The piece is more than just mere effects however, with a clear
flow and structure within nine sections, divided on the CD into
three tracks, like a conventional concerto. There are some beautiful
sounds, inevitably some material which is more challenging and
some which seems a little thin and synthy relative to the rich
sound of the cello itself, but in general this piece is relatively
approachable when compared to some contemporary electronic work.
I suspect however that it is rather more spectacular when experienced
live. There is a limited edition 12” LP version of this album
which includes the ‘VinylScore’ to this piece, which can be
used for performance by other players. Oxingale can also provide
the printed score and electronic triggers necessary for a complete
performance for anyone keen to do the work in full.
Après
moi, le déluge is Luna
Pearl Woolf’s response to the flooding and destruction in New
Orleans after Hurricane Katrina.
The text, written by Eleanor Wilner in 2005, ranges from Noah’s
Ark, the horrific imagery
of ‘water, too deep for tears’, havoc and horror, and the revival
of the blues, which waken again from the drowned city. The mood
of such a piece is, as one might expect, relatively mournful.
The chorus is often a restrained backdrop for the lamenting
cello, with only the final movement having something of a celebratory
element – sourcing a New Orleans
funeral march style to illustrate “Lord, I’m goin’ down
in Louisiana.” Like Hendrix’s Machine Gun, this is a kind of protest
song, the words of the title deliberately chosen to point at
the desperate situation in the south of the U.S., and the apparent dissolution of the ideal of a united populace.
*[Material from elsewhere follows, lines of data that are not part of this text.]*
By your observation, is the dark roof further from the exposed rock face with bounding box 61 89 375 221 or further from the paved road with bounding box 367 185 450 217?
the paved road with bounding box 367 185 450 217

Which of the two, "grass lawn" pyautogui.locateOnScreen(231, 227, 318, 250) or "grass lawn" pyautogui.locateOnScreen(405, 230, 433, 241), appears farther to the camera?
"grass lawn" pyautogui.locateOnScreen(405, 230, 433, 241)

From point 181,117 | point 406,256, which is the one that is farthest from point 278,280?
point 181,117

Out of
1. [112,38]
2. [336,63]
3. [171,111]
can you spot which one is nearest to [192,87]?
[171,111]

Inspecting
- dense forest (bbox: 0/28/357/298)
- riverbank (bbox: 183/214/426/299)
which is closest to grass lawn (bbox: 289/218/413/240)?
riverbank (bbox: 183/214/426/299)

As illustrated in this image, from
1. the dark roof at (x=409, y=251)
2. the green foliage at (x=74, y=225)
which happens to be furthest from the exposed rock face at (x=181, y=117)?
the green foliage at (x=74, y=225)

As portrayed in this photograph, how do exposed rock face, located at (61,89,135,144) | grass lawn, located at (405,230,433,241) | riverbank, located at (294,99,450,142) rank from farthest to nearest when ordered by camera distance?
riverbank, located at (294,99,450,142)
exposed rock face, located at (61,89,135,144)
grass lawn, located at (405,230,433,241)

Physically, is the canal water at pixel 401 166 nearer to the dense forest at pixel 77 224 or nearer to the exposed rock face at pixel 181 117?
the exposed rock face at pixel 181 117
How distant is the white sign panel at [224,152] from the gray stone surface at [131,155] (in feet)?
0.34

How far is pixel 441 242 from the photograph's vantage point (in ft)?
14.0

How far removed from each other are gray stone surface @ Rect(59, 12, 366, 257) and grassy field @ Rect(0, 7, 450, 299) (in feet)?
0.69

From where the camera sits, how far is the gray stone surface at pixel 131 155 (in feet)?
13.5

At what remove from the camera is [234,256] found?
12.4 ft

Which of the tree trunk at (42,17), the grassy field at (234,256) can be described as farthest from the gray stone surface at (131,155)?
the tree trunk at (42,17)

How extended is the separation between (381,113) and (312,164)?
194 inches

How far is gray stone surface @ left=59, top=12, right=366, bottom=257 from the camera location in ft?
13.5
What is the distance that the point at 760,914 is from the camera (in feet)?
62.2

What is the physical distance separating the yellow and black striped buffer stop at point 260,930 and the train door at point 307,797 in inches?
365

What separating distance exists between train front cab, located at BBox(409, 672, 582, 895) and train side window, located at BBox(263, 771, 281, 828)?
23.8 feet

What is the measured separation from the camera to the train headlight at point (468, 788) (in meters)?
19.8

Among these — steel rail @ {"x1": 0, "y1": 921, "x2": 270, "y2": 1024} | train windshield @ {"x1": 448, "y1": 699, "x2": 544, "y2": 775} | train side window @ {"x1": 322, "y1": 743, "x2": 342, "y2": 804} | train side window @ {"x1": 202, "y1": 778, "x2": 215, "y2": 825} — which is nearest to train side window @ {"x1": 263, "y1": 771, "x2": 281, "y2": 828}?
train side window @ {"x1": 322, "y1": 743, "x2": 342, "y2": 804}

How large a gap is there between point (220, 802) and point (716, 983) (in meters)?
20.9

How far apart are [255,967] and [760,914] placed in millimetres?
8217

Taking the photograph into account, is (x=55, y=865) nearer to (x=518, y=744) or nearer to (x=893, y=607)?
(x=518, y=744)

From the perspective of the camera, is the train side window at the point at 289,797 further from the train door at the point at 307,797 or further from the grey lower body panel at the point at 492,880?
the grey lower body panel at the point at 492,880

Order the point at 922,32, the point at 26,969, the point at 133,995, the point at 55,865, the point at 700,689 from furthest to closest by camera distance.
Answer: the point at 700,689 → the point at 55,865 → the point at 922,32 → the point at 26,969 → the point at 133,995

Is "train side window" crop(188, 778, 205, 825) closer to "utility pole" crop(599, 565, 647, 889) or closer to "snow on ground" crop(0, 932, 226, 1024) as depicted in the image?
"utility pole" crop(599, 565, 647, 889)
In this, and in creating a moving world of sonorities effective
on many levels, it works very well indeed.
The
final work on this fascinating disc is Scherzo Grosso,
a concerto in four movements for cello and big band. The piece
has been recorded live, and as the photo inside the booklet
indicates, has been taped very closely miked and in a very restricted
space, but at least the audience is well behaved. The composer
admits to a wide variety of influences, with the cello solo
sometimes in dialogue with various members or sections of the
band, at other points acting in the same was as a jazz or rock
soloist or even as part of the rhythm section. The tradition
of using a Big Band for serious musical expression is a strong
if often fairly obscure one, with a few names such as Robert
F. Graettinger and Franklyn Marks rising out of Stan Kenton’s
‘Progressive Jazz Orchestra’, and composers such as Leonard
Bernstein and Igor Stravinsky using elements of the wide variety
of colour and texture available from this kind of orchestra.
David Sanford writes well for the band, and, while there are
one or two places where some room for improvisation is allowed,
has mostly kept to a highly disciplined and through-composed
approach. From the powerful and rough to more reflective and
poetic sections, there is plenty to ‘dig’ in this piece, and
the musicians seem to be enjoying it as well.
I have to admit to
being new to the world of Matt Haimovitz, but judging by his already
prolific recorded output there is clearly a great deal to discover.
This CD is certainly a good starting point, with such a broad
mix of genres and styles that one gains a strong impression of
what makes this ‘guerrilla cellist’ tick. Far from throwing the
baby out with the bathwater, if you are open to new combinations
and fresh sounds then this set of unconventional ‘concertos’ is
like an open window into what’s hot on the other side of the Atlantic.